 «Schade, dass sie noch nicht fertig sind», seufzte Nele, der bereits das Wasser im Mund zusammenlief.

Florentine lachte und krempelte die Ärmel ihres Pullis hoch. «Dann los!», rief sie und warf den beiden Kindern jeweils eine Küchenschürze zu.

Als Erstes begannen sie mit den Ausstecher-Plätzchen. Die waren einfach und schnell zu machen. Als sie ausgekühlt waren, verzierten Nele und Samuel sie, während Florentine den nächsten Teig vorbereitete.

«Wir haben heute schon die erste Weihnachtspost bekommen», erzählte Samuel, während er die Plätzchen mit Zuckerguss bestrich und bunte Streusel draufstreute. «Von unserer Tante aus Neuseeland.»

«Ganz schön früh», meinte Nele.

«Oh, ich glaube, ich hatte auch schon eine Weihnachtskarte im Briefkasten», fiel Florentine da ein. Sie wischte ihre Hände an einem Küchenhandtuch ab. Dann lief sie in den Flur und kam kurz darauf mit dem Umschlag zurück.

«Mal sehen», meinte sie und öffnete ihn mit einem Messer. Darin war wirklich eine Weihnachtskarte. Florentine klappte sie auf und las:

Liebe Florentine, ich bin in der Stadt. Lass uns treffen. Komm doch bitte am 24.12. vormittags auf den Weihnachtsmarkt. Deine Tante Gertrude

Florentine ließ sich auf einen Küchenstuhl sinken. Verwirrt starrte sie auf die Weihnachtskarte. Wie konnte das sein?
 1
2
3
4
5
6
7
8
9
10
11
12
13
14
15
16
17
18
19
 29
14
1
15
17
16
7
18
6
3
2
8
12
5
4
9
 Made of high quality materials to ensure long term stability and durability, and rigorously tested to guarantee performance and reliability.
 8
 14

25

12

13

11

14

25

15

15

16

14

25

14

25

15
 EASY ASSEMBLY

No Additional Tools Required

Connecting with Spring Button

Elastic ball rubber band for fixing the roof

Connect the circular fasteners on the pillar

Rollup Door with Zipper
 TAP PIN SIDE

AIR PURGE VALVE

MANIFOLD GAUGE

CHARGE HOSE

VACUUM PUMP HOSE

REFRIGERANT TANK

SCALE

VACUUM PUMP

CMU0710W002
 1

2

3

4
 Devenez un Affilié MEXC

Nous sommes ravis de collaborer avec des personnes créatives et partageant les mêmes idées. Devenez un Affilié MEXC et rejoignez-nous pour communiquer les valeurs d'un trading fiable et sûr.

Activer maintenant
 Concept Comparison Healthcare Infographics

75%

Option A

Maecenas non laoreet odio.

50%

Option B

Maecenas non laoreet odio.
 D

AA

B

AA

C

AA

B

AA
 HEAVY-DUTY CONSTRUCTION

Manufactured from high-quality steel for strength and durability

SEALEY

○ ○ ○ ○

PROBLEM DETAILS →
Give the material again in full, exactly as it appears above.

RESPONSE TO THE EXERCISE →
 «Schade, dass sie noch nicht fertig sind», seufzte Nele, der bereits das Wasser im Mund zusammenlief.

Florentine lachte und krempelte die Ärmel ihres Pullis hoch. «Dann los!», rief sie und warf den beiden Kindern jeweils eine Küchenschürze zu.

Als Erstes begannen sie mit den Ausstecher-Plätzchen. Die waren einfach und schnell zu machen. Als sie ausgekühlt waren, verzierten Nele und Samuel sie, während Florentine den nächsten Teig vorbereitete.

«Wir haben heute schon die erste Weihnachtspost bekommen», erzählte Samuel, während er die Plätzchen mit Zuckerguss bestrich und bunte Streusel draufstreute. «Von unserer Tante aus Neuseeland.»

«Ganz schön früh», meinte Nele.

«Oh, ich glaube, ich hatte auch schon eine Weihnachtskarte im Briefkasten», fiel Florentine da ein. Sie wischte ihre Hände an einem Küchenhandtuch ab. Dann lief sie in den Flur und kam kurz darauf mit dem Umschlag zurück.

«Mal sehen», meinte sie und öffnete ihn mit einem Messer. Darin war wirklich eine Weihnachtskarte. Florentine klappte sie auf und las:

Liebe Florentine, ich bin in der Stadt. Lass uns treffen. Komm doch bitte am 24.12. vormittags auf den Weihnachtsmarkt. Deine Tante Gertrude

Florentine ließ sich auf einen Küchenstuhl sinken. Verwirrt starrte sie auf die Weihnachtskarte. Wie konnte das sein?
 1
2
3
4
5
6
7
8
9
10
11
12
13
14
15
16
17
18
19
 29
14
1
15
17
16
7
18
6
3
2
8
12
5
4
9
 Made of high quality materials to ensure long term stability and durability, and rigorously tested to guarantee performance and reliability.
 8
 14

25

12

13

11

14

25

15

15

16

14

25

14

25

15
 EASY ASSEMBLY

No Additional Tools Required

Connecting with Spring Button

Elastic ball rubber band for fixing the roof

Connect the circular fasteners on the pillar

Rollup Door with Zipper
 TAP PIN SIDE

AIR PURGE VALVE

MANIFOLD GAUGE

CHARGE HOSE

VACUUM PUMP HOSE

REFRIGERANT TANK

SCALE

VACUUM PUMP

CMU0710W002
 1

2

3

4
 Devenez un Affilié MEXC

Nous sommes ravis de collaborer avec des personnes créatives et partageant les mêmes idées. Devenez un Affilié MEXC et rejoignez-nous pour communiquer les valeurs d'un trading fiable et sûr.

Activer maintenant
 Concept Comparison Healthcare Infographics

75%

Option A

Maecenas non laoreet odio.

50%

Option B

Maecenas non laoreet odio.
 D

AA

B

AA

C

AA

B

AA
 HEAVY-DUTY CONSTRUCTION

Manufactured from high-quality steel for strength and durability

SEALEY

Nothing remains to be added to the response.